Des automobilistes passent devant un panneau antiaméricain évoquant le président Donald Trump et le détroit d’Ormuz, installé sur un immeuble de la place Valiasr à Téhéran. (Photo : afp)

À défaut, l’Iran évoque une opération militaire «impossible», après que Donald Trump a menacé de rejeter la nouvelle proposition de Téhéran.

La situation entre les deux pays est toujours dans l’impasse depuis l’entrée en vigueur d’un cessez-le-feu le 8 avril, après quasiment 40 jours de frappes israélo-américaines sur l’Iran et de représailles de Téhéran dans la région. Les efforts diplomatiques ont échoué à relancer les pourparlers directs infructueux tenus à Islamabad le 11 avril, tant les divergences restent fortes, du détroit d’Ormuz au volet nucléaire.

«La marge de manœuvre des États-Unis en matière de prise de décision s’est réduite» et Donald Trump «doit choisir entre  »une opération militaire impossible ou un mauvais accord avec la République islamique »», a déclaré le service de renseignement des gardiens de la révolution dans un communiqué relayé par la télévision d’État.

L’organe du corps des gardiens de la révolution, puissante armée idéologique de la République islamique, invoque notamment un «ultimatum» iranien concernant le blocus américain des ports du pays, et un «changement de ton» de la Chine, la Russie et l’Europe envers Washington.

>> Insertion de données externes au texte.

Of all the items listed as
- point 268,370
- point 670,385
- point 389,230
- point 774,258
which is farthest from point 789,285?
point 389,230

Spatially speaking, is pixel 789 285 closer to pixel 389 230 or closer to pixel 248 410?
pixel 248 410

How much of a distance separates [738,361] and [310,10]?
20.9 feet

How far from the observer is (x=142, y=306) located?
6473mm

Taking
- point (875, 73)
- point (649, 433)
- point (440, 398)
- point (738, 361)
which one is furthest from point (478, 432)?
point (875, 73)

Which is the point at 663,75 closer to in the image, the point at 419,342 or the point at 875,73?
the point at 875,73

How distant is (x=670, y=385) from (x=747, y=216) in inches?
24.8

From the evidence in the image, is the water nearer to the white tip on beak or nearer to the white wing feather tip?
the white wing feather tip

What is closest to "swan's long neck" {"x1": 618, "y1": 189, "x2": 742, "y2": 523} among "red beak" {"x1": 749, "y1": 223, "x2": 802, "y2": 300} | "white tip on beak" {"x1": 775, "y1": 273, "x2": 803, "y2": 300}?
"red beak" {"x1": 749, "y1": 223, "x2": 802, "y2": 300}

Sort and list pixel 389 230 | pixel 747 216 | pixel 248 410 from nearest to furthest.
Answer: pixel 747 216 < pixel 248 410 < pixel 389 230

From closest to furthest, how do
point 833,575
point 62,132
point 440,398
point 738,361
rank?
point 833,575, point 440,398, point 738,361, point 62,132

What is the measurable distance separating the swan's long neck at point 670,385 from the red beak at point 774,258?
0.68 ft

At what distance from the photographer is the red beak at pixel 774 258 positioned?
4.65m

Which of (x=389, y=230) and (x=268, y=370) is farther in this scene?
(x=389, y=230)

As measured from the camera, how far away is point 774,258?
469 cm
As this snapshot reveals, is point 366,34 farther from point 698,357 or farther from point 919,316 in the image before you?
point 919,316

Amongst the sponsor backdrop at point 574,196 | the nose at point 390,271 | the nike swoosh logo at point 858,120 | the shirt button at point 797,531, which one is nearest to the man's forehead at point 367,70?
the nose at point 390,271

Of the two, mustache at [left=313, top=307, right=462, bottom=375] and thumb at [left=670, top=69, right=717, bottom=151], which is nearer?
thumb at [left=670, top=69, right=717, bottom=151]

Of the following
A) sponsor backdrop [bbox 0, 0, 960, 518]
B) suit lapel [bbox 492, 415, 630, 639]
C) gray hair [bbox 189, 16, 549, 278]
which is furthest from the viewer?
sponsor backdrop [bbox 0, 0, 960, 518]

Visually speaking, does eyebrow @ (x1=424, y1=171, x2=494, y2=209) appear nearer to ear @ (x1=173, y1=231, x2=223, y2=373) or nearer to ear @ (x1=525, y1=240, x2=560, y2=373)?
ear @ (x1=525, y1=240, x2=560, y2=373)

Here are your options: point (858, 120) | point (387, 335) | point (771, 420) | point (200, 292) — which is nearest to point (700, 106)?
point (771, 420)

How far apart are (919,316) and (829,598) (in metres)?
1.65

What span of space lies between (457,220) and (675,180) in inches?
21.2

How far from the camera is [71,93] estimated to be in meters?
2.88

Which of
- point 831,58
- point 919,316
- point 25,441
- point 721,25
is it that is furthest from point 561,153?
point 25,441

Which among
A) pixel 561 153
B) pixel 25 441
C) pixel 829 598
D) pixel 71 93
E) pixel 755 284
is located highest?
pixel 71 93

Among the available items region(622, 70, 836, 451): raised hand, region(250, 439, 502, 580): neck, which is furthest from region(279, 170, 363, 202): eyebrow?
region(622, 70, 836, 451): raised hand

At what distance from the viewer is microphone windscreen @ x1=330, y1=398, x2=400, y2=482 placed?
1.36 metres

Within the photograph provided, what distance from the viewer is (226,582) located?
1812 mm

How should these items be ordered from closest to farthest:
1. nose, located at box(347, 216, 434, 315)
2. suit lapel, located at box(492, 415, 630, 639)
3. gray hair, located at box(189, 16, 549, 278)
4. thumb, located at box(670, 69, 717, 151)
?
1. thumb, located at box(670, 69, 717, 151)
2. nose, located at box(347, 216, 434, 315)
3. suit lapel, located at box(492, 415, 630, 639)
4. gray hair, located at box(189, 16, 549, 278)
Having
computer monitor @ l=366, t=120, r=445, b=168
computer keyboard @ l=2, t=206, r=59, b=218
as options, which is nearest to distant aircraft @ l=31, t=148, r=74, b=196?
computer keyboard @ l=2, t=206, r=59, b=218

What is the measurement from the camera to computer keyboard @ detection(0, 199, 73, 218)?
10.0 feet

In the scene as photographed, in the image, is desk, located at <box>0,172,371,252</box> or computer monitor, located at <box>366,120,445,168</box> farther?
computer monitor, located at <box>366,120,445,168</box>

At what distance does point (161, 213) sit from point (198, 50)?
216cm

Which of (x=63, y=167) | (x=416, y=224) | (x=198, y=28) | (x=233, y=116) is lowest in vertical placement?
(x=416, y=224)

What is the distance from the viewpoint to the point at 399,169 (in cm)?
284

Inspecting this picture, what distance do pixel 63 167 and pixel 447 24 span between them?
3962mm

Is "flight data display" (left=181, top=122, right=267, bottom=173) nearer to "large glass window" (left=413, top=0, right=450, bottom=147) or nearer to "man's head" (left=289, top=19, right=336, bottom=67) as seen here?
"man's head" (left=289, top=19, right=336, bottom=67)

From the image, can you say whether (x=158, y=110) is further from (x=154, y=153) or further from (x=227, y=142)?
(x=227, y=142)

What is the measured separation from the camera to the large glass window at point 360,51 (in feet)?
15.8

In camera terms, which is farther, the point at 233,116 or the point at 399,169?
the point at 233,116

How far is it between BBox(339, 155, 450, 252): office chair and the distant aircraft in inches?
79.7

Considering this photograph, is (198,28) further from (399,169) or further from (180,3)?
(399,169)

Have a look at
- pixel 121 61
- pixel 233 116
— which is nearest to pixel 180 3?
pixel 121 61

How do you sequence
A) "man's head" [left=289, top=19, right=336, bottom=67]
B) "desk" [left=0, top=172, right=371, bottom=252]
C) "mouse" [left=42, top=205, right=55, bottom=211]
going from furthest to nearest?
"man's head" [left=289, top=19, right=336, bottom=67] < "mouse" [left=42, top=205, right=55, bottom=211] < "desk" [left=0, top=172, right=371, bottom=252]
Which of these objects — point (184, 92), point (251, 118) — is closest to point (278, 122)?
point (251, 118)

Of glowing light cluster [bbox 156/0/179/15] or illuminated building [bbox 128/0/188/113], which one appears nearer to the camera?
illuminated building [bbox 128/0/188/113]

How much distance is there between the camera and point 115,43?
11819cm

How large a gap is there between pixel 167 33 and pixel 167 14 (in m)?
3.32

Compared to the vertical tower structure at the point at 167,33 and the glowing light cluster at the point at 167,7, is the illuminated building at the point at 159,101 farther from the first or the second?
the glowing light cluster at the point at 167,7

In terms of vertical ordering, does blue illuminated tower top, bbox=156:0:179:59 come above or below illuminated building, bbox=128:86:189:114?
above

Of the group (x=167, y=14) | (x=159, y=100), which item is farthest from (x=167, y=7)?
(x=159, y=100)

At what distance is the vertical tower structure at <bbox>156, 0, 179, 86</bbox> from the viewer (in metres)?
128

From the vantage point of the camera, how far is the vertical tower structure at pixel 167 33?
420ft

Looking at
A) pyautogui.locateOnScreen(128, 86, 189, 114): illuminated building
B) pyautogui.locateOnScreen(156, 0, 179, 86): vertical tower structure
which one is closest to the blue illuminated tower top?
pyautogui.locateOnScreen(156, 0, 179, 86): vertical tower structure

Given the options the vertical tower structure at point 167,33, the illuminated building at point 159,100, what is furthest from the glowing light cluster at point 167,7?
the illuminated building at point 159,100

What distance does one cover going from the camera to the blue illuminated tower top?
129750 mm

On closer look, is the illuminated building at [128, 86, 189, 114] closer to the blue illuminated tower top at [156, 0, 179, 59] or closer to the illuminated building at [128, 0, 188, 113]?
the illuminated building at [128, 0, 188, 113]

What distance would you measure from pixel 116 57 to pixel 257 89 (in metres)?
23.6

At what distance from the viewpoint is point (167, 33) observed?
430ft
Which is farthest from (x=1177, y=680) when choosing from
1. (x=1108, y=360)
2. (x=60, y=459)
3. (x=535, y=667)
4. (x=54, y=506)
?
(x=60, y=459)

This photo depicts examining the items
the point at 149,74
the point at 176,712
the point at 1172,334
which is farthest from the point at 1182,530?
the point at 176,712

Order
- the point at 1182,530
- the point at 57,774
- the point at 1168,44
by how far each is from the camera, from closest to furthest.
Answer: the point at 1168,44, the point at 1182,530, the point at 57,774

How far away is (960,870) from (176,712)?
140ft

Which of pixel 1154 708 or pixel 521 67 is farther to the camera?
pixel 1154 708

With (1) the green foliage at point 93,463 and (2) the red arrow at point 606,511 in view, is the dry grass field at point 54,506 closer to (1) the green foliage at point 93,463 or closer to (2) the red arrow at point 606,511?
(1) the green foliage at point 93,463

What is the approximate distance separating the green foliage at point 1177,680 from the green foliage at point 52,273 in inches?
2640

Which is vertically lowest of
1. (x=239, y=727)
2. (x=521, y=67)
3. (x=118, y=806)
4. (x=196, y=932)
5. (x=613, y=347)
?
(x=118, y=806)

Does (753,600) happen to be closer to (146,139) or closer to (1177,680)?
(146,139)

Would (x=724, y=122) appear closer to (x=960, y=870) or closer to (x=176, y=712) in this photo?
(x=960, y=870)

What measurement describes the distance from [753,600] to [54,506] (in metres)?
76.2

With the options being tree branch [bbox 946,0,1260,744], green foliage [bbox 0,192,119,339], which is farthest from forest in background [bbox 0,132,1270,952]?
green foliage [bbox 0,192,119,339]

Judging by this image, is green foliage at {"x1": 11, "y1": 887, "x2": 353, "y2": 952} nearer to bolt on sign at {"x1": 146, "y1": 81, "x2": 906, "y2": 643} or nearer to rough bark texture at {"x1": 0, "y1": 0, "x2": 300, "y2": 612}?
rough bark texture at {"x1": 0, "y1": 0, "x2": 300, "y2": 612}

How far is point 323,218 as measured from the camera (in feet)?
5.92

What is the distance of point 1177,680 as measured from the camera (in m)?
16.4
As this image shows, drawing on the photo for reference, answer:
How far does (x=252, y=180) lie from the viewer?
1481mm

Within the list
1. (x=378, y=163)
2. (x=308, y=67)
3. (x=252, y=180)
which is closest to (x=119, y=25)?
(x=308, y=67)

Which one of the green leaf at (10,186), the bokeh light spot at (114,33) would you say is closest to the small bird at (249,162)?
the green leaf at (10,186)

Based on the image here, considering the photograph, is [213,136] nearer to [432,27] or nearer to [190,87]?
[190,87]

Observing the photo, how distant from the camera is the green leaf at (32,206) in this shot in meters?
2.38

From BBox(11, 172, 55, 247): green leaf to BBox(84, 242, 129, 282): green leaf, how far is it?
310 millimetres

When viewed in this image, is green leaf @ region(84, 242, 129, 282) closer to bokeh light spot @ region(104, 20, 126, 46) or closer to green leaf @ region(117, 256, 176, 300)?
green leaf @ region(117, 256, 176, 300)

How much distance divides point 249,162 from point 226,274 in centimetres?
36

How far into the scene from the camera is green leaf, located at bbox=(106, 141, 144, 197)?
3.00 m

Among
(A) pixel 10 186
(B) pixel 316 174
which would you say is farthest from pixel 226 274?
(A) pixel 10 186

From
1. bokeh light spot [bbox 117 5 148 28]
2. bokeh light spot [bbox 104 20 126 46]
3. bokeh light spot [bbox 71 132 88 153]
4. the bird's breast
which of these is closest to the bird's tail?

«Les États-Unis sont le seul pirate au monde à posséder des porte-avions. Notre capacité à affronter les pirates n’est pas moindre que notre capacité à couler des navires de guerre. Préparez-vous à voir vos porte-avions et vos forces finir au cimetière», a de son côté menacé sur X Mohsen Rezaei, ancien commandant en chef des gardiens de la révolution nommé en mars conseiller militaire du nouveau guide suprême Mojtaba Khamenei.

Le dossier nucléaire pas évoqué

Le président américain a affirmé samedi qu’il allait «bientôt étudier un plan que l’Iran vient de nous transmettre». «Mais je ne peux m’imaginer qu’il soit acceptable, parce que (les Iraniens) n’ont pas encore payé un prix suffisant pour ce qu’ils ont fait à l’Humanité et au Monde depuis 47 ans» et la fondation de la République islamique, avait-il ajouté sur sa plateforme Truth Social.

Des agences de presse iraniennes ont indiqué que l’Iran avait transmis à Washington, via le Pakistan, un plan en 14 points visant à mettre fin au conflit dans un délai de 30 jours.

Selon l’agence Tasnim, Téhéran réclame un retrait des forces américaines des zones proches de l’Iran, la levée du blocus des ports iraniens et du gel des avoirs iraniens, le versement de réparations, la levée des sanctions, un «mécanisme» concernant le détroit d’Ormuz et «la fin de la guerre sur tous les fronts, y compris au Liban».

Sur ce dernier front, Israël a émis dimanche de nouveaux ordres d’évacuations «urgents» pour des localités situées au-delà du secteur qu’il contrôle dans le sud du Liban et désigne comme une «zone de sécurité» face au Hezbollah pro-iranien. La veille, l’armée israélienne avait mené une nouvelle série de frappes qui ont fait au moins trois morts dans le sud du pays.

Tasnim ne mentionne pas le dossier nucléaire. Or il s’agit d’une question centrale pour les États-Unis et Israël, qui accusent l’Iran de vouloir se doter de la bombe atomique – ce que le pays dément.

L’Iran avait déjà transmis cette semaine un nouveau texte via le Pakistan, sans qu’aucun détail ne filtre.